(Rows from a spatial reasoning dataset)
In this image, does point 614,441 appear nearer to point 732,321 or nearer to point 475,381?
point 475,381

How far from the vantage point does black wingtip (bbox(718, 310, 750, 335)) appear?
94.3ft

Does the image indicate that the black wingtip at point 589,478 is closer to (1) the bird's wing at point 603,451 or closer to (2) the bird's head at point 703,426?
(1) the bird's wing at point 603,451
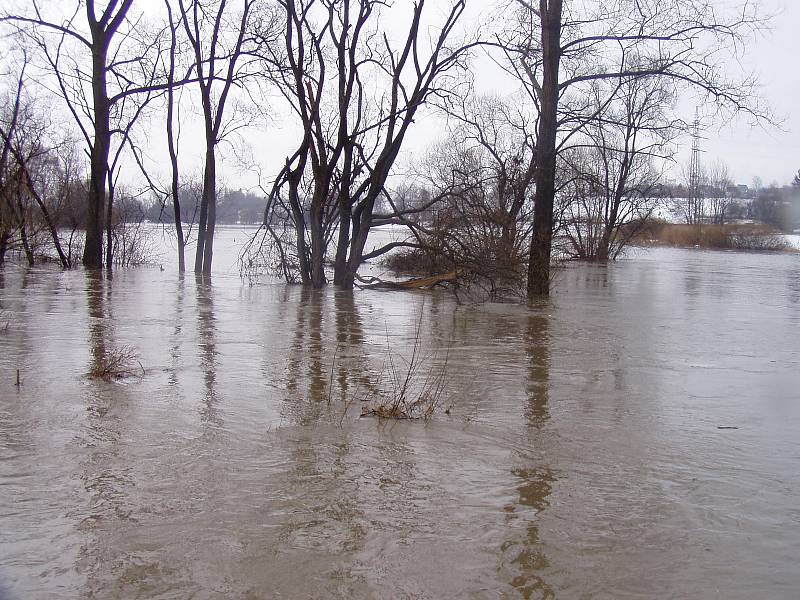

**Set task:** Repeat every line of the data above word for word, omitting the pictures.

**Correct output:**
In this image, does point 614,441 appear nearer to point 732,321 or nearer to point 475,381?
point 475,381

How far from the vantage point does black wingtip (bbox(718, 310, 750, 335)) appear?
94.3ft

Does the image indicate that the black wingtip at point 589,478 is closer to (1) the bird's wing at point 603,451 or closer to (2) the bird's head at point 703,426?
(1) the bird's wing at point 603,451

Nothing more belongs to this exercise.